Chainnose pliers and cutters. Many craft suppliers have small kits with inexpensive pliers and cutters that are suitable for occasional jewelry repair. A good tool for jewelry repair is a crimping tool (the black tool in the picture), but that is optional.
Bead tips. These have a clam-shell or a cup to hold a stop bead and a hook to attach it to the clasp.
Crimp beads. Soft metal beads with large holes that are mashed against the stringing material to hold it.
Glass seed beads. If you need to lengthen your necklace, use glass seed beads as spacers. They come in all colors and finishes to match your beads.
A beading board or mat for a work surface. I use a Vellux pad. A flocked beading board with channels is excellent for keeping your beads and supplies organized. Any cloth with a nap will work to keep your beads from rolling off the table.
TIP: Bead stores are springing up all over the place. Many of them offer space and the use of their tools to restring or repair your beaded jewelry. They also have knowledgable staff for expert advice, and of course, it's a bead store so you can buy everything you need in the quantity you need.

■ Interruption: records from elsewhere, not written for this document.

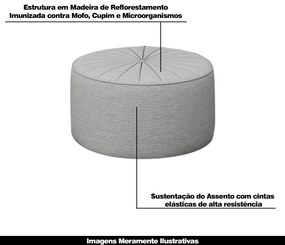 Conjunto Decorativo Sofá 240cm e Poltrona Clarke com Puff Round Linho Cinza G45 - Gran Belo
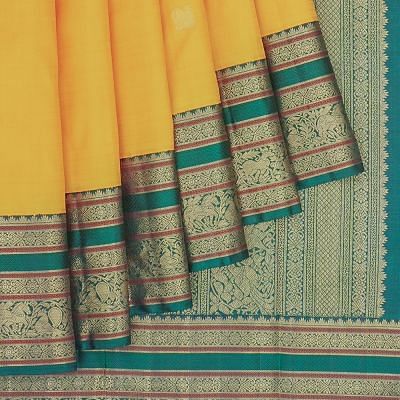 Kanchipuram Silk Butta Yellow Saree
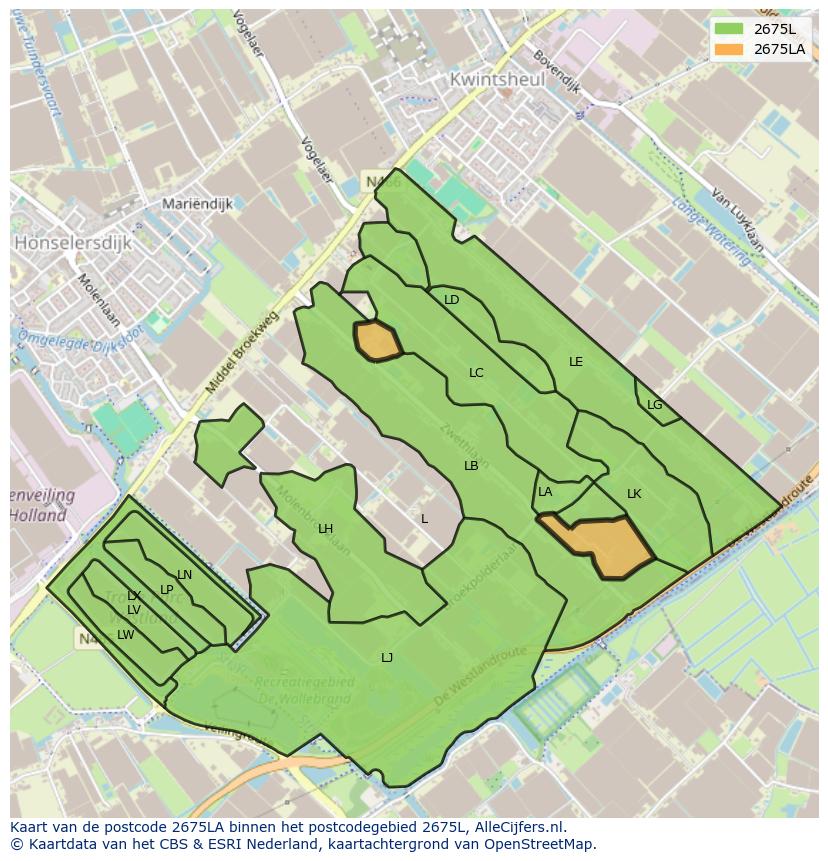 Afbeelding van het postcodegebied 2675 LA op de kaart.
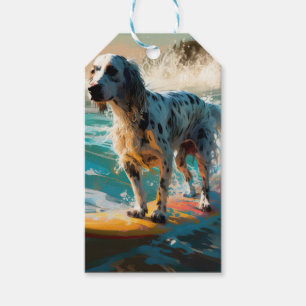 Etiqueta Para Presente Pintura de surf em lanterna inglesa setter Beach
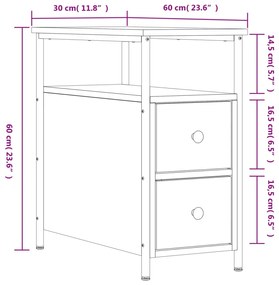 Comodino Rovere Fumo 30x60x60 cm Legno Multistrato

Step Three: Take the necklace apart. This is the scary part for many, but if you work slowly and use either a beading board or napped pad, you can keep the beads under control.

Most strands are finished with bead tips that attach to the clasps and/or extender chains. Use the chainnose pliers to open the loop on the bead tips and unhook them from the clasp ends. Set the clasps and/or chains aside.
Lay out the strand on the mat or in a beading board channel and clip one end of the string.
Keeping the beads in order, remove them from the string.
TIP: If you are restringing a multi-strand necklace, work on one strand at a time. Trust me, removing all the strings from all the strands at one time is just asking for trouble!



Step four: String the beads.

This type of beading material does not require a needle. It is stiff enough to slide through the bead holes.
Work off the spool and don't put any tension on the string as that might cause warps or kinks.
If lengthening the necklace, string a seed bead between each of the original beads.
When all the beads are strung, lay out the strand and double-check to make sure the pattern is correct and all the beads are where you want them.


Step Five: Crimp the ends of the strand and attach the clasp.

On the working end of the string (which is beaded and still attached to the spool) string on a crimp bead, a bead tip and a seed bead.
Pass back through the hole in the bead tip, leaving the seed bead to catch inside, and pass back through the crimp. Work gently here to keep from kinking the string.
Snug the seed bead inside the bead tip and snug the crimp bead up against the bead tip.
With the pliers gently mash the crimp bead against the stringing material.
For added hold, put a drop of glue or nail polish inside the bead tip before closing it over the seed bead.
Slide a bead over the tail of the stringing material, then clip the string close to the bead so the tail is tucked inside. Be careful not to clip your strand string!
On the other end, clip the string material from the spool, leaving about a two inch tail. Hold the strand up so the beads settle naturally on the string without being so tight they warp or so loose there is exposed stringing material.
Repeat the finishing steps on this end.
If you use clam-shell type bead tips, close them over the seed beads.
Hook the bead tips onto the clasp and use the pliers to close the loops.


Voila'! Your necklace is now strong, graceful and ready to wear. More tips and how-tos can be found in such magazines as Beadwork, Bead & Button, and Step-by-Step Beads.